_本文抜粋_
◆ ◆ ◆

オンラインイベント 古代インド「バガヴァッド・ギーター」

現代社会を生きる私たちに教えてくれること − (2020/6/27)



新型コロナウイルスの感染拡大のため、ニューアクロポリスで初めて、オンラインでの講演を行いました。当日、ほんとうに多くの方にご参加いただきました。心より感謝申し上げます。

試行錯誤しながら実施しましたが、講演中のチャットで一部対応できなかったことなど、至らない点も多く、反省点として次回に活かしたいと思います。

また普段、横浜へ来られない方ともつながることができました。スタッフ一同、喜んでいます。イベントの終了後は無事に実施できたことで、皆で安堵しました。参加者のみなさまから力をいただき、スタッフにとって忘れられない良い日となりました。また少しずつ成長していきたいと思っています。


ニューアクロポリスの哲学コースでも紹介しているバガヴァッド・ギーターについて、当日の講演から、簡単に記します。

◆ ◆ ◆

_入力データ_
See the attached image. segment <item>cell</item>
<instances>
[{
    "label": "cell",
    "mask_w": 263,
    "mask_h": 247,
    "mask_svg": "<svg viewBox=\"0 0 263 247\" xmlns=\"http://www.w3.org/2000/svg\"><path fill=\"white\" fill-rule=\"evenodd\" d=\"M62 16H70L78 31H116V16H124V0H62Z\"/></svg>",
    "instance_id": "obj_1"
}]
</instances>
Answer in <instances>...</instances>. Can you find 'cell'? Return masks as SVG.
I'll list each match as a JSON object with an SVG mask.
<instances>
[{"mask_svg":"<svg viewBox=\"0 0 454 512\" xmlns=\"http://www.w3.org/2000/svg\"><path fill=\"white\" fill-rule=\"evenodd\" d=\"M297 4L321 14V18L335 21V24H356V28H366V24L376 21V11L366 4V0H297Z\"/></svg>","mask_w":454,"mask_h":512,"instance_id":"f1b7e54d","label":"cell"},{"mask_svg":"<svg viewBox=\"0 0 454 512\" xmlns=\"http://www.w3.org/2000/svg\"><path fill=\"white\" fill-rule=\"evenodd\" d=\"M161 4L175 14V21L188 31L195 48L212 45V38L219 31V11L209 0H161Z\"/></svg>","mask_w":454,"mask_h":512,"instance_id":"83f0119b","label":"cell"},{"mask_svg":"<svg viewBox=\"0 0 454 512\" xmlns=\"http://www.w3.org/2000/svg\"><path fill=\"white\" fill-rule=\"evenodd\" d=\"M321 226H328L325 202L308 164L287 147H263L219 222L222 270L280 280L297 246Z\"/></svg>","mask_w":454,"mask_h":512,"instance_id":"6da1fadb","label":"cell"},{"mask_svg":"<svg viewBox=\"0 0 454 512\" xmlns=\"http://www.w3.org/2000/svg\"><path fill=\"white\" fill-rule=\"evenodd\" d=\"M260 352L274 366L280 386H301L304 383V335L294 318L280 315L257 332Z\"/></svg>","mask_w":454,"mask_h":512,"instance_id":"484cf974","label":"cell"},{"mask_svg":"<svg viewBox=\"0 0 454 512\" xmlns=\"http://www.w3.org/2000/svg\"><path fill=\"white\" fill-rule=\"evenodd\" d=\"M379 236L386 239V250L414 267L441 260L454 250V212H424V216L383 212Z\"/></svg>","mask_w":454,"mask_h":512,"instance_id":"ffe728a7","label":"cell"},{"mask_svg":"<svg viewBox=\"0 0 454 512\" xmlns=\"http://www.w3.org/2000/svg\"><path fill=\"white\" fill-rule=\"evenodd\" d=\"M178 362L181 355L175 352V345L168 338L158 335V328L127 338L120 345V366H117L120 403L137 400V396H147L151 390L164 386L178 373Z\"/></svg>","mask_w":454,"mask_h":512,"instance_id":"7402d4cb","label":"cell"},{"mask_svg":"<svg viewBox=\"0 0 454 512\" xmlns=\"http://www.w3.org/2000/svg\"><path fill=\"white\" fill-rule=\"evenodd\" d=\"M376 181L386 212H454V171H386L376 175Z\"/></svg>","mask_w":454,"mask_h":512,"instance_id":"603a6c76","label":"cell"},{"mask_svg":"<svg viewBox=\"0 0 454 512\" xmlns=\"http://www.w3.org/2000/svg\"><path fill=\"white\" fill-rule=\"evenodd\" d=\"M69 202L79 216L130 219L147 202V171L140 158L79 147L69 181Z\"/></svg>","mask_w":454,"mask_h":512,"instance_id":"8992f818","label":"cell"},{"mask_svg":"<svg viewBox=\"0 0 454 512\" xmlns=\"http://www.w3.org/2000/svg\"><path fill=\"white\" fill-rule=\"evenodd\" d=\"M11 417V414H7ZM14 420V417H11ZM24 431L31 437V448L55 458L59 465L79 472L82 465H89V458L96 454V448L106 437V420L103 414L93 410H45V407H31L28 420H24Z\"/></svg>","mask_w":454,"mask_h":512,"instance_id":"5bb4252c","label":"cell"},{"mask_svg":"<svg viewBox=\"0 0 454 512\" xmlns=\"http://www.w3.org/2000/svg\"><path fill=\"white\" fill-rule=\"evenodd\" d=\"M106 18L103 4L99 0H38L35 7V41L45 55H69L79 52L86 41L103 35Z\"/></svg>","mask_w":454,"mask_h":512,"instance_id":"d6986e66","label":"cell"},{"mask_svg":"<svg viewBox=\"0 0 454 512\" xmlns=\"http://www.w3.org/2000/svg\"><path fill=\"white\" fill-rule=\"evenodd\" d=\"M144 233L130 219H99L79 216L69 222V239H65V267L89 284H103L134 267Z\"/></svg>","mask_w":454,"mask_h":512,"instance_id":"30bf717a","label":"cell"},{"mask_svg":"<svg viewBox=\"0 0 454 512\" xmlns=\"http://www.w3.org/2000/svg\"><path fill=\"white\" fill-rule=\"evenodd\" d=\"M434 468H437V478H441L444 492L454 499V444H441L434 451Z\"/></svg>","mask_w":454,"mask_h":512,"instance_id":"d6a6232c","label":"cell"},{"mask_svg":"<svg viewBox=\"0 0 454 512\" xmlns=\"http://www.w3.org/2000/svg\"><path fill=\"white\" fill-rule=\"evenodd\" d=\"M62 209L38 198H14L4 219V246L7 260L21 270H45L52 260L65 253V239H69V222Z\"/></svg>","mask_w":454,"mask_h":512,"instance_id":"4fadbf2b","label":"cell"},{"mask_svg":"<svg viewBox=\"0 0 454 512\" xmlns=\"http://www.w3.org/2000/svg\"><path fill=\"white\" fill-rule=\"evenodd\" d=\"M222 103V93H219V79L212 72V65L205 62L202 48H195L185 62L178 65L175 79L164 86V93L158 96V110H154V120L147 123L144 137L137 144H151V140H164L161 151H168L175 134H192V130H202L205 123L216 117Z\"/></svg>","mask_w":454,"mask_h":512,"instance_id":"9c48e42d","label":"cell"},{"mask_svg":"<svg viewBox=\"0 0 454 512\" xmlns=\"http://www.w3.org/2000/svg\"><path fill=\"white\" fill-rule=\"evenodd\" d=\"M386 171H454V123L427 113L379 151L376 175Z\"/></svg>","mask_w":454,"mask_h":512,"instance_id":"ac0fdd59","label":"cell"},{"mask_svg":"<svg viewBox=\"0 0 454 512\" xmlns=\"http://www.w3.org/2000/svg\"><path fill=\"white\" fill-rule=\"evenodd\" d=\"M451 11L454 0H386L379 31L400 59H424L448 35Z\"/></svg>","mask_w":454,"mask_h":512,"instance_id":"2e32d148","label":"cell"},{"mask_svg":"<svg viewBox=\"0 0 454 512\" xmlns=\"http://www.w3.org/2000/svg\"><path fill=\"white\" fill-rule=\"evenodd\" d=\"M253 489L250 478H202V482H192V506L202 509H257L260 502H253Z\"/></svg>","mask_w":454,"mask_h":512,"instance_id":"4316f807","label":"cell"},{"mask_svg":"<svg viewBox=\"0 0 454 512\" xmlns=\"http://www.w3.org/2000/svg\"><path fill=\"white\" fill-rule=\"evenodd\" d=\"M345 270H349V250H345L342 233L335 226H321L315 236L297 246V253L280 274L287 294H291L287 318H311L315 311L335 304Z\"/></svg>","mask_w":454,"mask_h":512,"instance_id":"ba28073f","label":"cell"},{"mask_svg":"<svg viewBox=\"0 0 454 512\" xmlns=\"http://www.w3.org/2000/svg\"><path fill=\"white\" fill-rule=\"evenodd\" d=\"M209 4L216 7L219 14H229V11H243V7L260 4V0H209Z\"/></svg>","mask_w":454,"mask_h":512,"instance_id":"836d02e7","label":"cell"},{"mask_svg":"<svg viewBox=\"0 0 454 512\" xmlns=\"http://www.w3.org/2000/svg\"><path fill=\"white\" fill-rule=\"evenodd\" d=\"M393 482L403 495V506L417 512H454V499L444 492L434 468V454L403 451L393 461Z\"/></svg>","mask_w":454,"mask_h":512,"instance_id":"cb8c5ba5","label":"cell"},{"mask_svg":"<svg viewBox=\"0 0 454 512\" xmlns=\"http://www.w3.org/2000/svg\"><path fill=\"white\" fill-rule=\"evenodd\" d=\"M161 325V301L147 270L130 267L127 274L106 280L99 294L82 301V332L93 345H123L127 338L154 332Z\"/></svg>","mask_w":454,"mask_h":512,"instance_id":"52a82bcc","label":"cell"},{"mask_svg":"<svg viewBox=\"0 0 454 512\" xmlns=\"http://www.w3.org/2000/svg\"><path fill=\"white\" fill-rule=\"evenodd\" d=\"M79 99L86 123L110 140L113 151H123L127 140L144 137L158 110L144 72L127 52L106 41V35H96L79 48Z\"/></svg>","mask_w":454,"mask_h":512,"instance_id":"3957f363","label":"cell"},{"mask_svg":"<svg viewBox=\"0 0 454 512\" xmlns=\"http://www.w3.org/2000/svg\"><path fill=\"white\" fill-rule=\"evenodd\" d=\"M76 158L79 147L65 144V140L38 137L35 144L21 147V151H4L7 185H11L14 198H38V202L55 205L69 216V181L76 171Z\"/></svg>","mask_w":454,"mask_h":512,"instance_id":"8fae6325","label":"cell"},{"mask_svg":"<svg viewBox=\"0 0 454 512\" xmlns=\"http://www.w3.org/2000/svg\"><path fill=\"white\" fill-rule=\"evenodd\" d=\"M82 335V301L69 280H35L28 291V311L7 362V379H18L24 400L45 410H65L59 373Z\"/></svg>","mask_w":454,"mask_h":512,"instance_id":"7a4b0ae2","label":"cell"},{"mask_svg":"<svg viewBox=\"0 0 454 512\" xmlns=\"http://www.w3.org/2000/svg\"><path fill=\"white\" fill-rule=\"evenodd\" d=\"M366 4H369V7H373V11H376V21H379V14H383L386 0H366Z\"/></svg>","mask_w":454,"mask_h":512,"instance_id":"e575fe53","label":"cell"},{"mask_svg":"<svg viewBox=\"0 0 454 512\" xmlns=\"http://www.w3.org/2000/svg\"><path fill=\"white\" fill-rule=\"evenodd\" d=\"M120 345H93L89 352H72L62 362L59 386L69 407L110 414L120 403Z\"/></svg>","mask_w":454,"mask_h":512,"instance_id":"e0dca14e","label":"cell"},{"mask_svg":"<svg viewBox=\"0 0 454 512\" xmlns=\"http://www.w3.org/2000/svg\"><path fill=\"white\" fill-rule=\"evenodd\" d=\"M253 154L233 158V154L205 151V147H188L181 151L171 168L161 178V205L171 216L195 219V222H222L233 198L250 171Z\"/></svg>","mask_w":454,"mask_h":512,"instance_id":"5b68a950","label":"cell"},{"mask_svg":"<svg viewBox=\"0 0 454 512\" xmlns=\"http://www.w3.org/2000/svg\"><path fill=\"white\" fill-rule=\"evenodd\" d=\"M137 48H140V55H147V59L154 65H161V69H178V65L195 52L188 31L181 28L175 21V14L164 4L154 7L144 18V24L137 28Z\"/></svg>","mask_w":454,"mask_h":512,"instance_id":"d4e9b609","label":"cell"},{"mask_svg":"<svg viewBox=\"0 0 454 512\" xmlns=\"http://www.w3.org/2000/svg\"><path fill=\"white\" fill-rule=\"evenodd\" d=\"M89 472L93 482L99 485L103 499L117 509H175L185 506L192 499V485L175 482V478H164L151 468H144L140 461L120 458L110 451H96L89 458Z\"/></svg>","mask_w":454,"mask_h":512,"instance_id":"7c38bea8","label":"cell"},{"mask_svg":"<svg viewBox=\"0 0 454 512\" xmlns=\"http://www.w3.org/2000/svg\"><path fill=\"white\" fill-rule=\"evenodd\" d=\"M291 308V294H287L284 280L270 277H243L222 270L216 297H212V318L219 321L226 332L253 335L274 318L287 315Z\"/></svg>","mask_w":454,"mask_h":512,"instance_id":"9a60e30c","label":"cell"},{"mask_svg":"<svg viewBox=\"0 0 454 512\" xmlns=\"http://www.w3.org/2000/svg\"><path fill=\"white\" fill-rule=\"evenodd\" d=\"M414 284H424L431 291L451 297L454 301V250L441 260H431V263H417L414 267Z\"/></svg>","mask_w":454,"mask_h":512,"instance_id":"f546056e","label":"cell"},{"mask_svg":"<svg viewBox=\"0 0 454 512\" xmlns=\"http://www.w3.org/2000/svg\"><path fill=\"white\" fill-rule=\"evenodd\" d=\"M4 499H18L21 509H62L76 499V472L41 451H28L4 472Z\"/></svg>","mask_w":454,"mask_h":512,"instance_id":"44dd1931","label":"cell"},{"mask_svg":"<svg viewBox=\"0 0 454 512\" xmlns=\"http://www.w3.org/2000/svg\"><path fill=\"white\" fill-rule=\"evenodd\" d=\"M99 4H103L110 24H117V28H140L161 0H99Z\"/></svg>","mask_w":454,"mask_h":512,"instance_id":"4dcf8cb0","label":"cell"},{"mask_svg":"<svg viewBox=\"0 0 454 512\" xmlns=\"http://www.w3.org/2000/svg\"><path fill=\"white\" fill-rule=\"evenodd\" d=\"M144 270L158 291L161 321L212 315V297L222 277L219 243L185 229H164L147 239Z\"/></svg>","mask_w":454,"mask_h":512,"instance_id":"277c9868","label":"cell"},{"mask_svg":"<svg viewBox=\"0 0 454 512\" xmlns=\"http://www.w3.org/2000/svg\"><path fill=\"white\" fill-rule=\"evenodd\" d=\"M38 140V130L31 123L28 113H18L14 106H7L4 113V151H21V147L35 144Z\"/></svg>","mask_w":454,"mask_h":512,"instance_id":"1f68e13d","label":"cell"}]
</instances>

◆ ◆ ◆

バガヴァッド・ギーターを扱ったオンライン講演の報告文を、最後の文の後から書き継げ。

_回答欄_
アルジュナとクリシュナ

パンダーヴァ族とカウラーヴァ族の戦いを描いています。パンダーヴァ族の王子であるアルジュナと、師であり、御者、神の化身でもあるクリシュナとの聖なる対話という形をとり、内面の葛藤を中心テーマとしています。アルジュナは、クリシュナに導かれて、自分の短所を克服し、戦うことを決意します。カウラーヴァ族(親族でもある)との戦いは、カウラーヴァが自分自身の短所、パンダーヴァが長所、すなわち自分自身との戦いです。精神性の極みに到達しようとする葛藤は、人類全てに共通のテーマであり、多くの人々に読まれている要因だと思います。

インドの多くの神

講演でお伝えしたのは、創造の神ブラフマー、維持を司るヴィシュヌ、破壊の神シヴァ。破壊の神と聞くと、少し怖いですが、次の創造のための破壊です。私たちが存在し得るのを、創造と破壊と表現します。物事は変化します。


ダルマとカルマ

ダルマとは、法や様々な概念を指すことばです。ここでは、クシャトリア(王族・武士階級)として自己の義務の遂行、定められた行為の専心です。戦いに身を投じる名誉と勇気は、古代ギリシャ・ローマの価値観を思い出します。

ダルマとカルマという意味では、ダルマが一本の道でカルマは作用・反作用、アクション・リアクション。また日本語で因果応報という意味です。

カルマを試練、成長する機会と理解します。





心の性質「トリグナ」

3つの心の性質という意味です。

サットヴァ(純質)、ラジャス(激質)、タマス(暗質)。

純質は、汚れのなく調和がとれていて健康な状態。激質は、激情を本性とし、渇愛と執着とを生じます。暗質は、無知から生じ、怠慢、怠惰、睡眠によって主体を束縛します。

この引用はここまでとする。